Nürnberg (dpa
Leoni um 40 Millionen Euro erleichtert

Der Autozulieferer mit Sitz in Nürnberg wurde mutmaßlich Opfer des sogenannten Chef-Betrugs

16.08.2016 | Stand 02.12.2020, 19:25 Uhr

Nürnberg (DK) Die Leoni AG ist Opfer von Betrügern geworden. Wie das Unternehmen gestern mitteilte, wurden auf elektronischem Weg rund 40 Millionen Euro an liquiden Mitteln auf Konten im Ausland transferiert. Die Täter nutzten dabei gefälschte Dokumente und Identitäten.

Der Vorstand des Nürnberger Konzerns hat Anzeige erstattet.

Ein Sprecher wollte sich auf Nachfrage wegen laufender Ermittlungen nicht zu Einzelheiten äußern.

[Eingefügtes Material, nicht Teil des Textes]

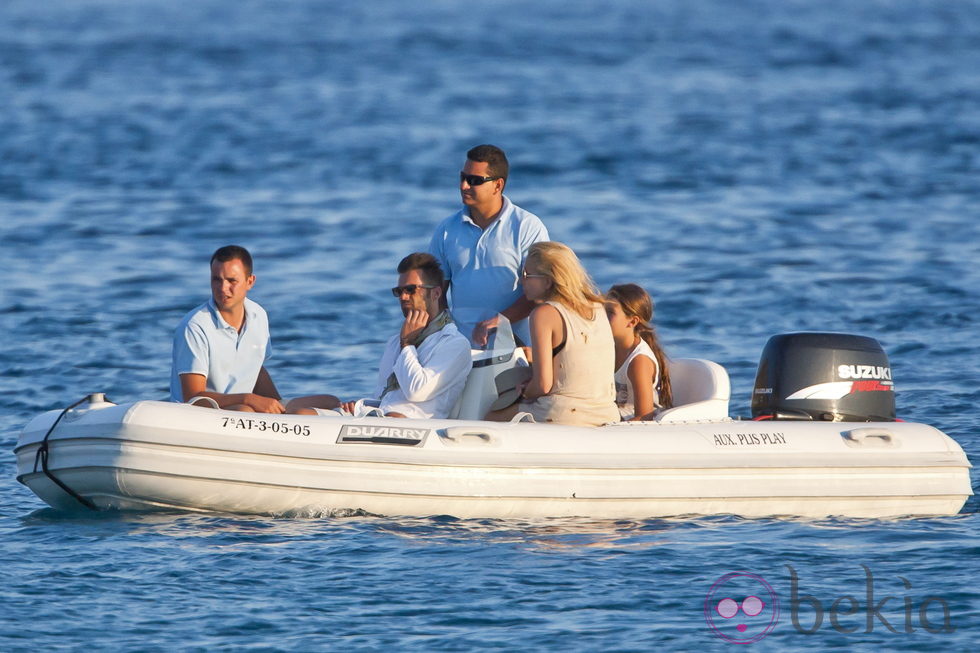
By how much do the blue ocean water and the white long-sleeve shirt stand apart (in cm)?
52

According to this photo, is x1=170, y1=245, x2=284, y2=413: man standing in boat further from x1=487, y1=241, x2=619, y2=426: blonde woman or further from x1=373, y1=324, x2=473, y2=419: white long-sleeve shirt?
x1=487, y1=241, x2=619, y2=426: blonde woman

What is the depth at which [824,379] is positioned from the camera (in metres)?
6.69

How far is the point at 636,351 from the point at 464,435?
98cm

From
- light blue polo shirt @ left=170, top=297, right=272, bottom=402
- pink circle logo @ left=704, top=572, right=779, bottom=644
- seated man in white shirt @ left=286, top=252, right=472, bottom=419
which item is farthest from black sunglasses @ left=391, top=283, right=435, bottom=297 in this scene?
pink circle logo @ left=704, top=572, right=779, bottom=644

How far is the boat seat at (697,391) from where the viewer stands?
6512 mm

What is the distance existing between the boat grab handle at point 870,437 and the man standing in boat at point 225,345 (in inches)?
98.5

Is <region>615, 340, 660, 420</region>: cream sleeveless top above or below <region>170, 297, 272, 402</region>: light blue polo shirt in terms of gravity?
below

Aus dem Firmenumfeld hieß es jedoch, jemand habe sich gegenüber Mitarbeitern des Unternehmens als Leoni-Mitarbeiter ausgegeben und behauptet, "besondere Befugnisse zu haben". Auf diese Weise habe er "bestimmte Geschäftsvorgänge vorbereiten" lassen.

Das Vorgehen der Täter lässt auf den "Chef-Betrug" schließen, mit dem Unbekannte schon andere Unternehmen um große Beträge erleichtert hatten. Nach Erkenntnissen der Ermittler sind die Täter über die Firmen bestens im Bilde. Betroffen sind Großkonzerne ebenso wie Mittelständler. Besonders anfällig seien patriarchalisch-autoritär geführte Unternehmen.

Bei dieser Betrugsmasche meldet sich der vermeintliche Chef oder Finanzchef über eine gefälschte E-Mail-Adresse beim Buchhalter und drängt zur Eile: Für wichtige Transaktionen müsse dringend Geld überwiesen werden. Der Mitarbeiter wird zu strikter Geheimhaltung verpflichtet. Dies und vorbereitete, gefälschte Zahlungsaufträge setzen die Kontrollmechanismen außer Kraft: So landen große Geldsummen auf ausländischen Konten. Diese Methode tauchte vor etwa zwei Jahren zuerst in der Schweiz und im französischsprachigen Europa auf. Hinter dem Betrug soll ein weltweites Netzwerk der Organisierten Kriminalität stecken. Dem Bundeskriminalamt wurden seit 2013 rund 60 Betrugsfälle mit einem Schaden von insgesamt 106 Millionen Euro bekannt.

Im Fall Leoni sei nicht das Vorgehen der Betrüger das Besondere, "sondern die Höhe des Schadens", hieß es aus dem Unternehmen. In welchem Umfang der Schaden das prognostizierte Jahresergebnis beeinflusse, könne noch nicht abgeschätzt werden, heißt es weiter. Die Liquidität der Konzerns sei nicht wesentlich beeinträchtigt.

Leoni ist ein weltweit tätiger Anbieter von Drähten, optischen Fasern, Kabeln und Kabelsystemen sowie dazugehörigen Dienstleistungen für Anwendungen im Automobilbereich und weiteren Industrien. Die im MDAX börsennotierte Unternehmensgruppe beschäftigt mehr als 76 000 Mitarbeiter in 32 Ländern und erzielte 2015 einen Konzernumsatz von 4,5 Milliarden Euro. Hauptkunde ist die Automobilindustrie. Im Verbreitungsgebiet unserer Zeitung gibt es mehrere Leoni-Standorte: In Neuburg arbeiten 64 Beschäftigte, im fränkischen Roth 852.